* PROMPT *
First find the line with "Special dalmatian show", then reproduce it and all following lines of the data to the end, exactly and with no pictures, adding nothing.

* Data items *
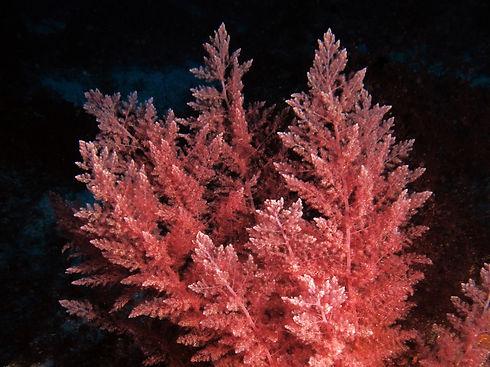 Asparagopsis-taxiformis-Red-Algae_1.jpg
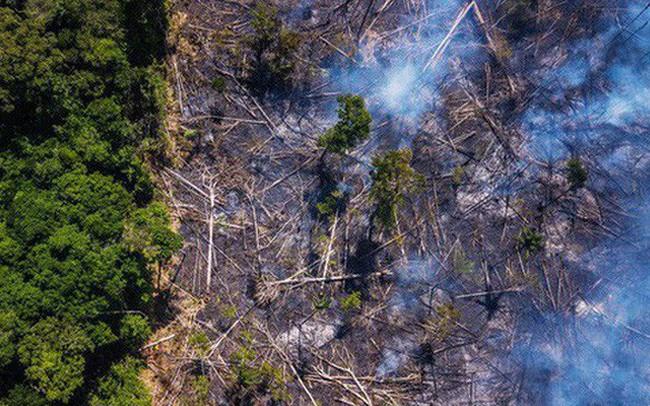 The New York Times: Phân tích ảnh vệ tinh đã chỉ ra chính xác thủ phạm gây cháy rừng thảm họa tại Amazon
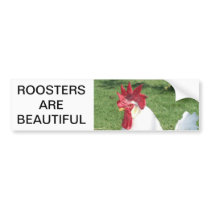 Roosters are Beautiful Bumper Sticker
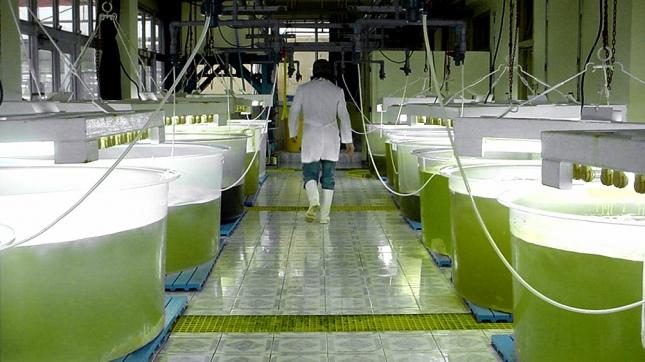 Recalculando: duplicaron retenciones a las exportaciones de biodiesel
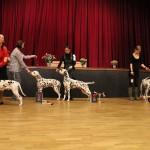 Special dalmatian show in Blansko, CZ Judge: Jean Pierre Achtergael, males, class junior: Divalinor Just Do It - Exc. 3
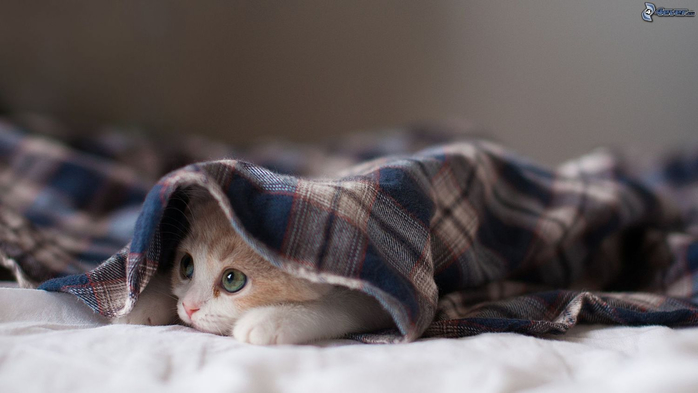 cat-under-a-blanket-158920 (700x393, 190Kb)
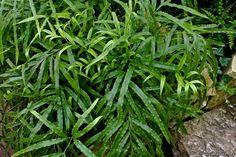 Семейство Спаржевые (Asparagaceae) Аспарагусы, Купены, Ландыши, Иглицы - Аспарагус серповидный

* SOLVED EXERCISE *
 Special dalmatian show in Blansko, CZ Judge: Jean Pierre Achtergael, males, class junior: Divalinor Just Do It - Exc. 3
 cat-under-a-blanket-158920 (700x393, 190Kb)
 Семейство Спаржевые (Asparagaceae) Аспарагусы, Купены, Ландыши, Иглицы - Аспарагус серповидный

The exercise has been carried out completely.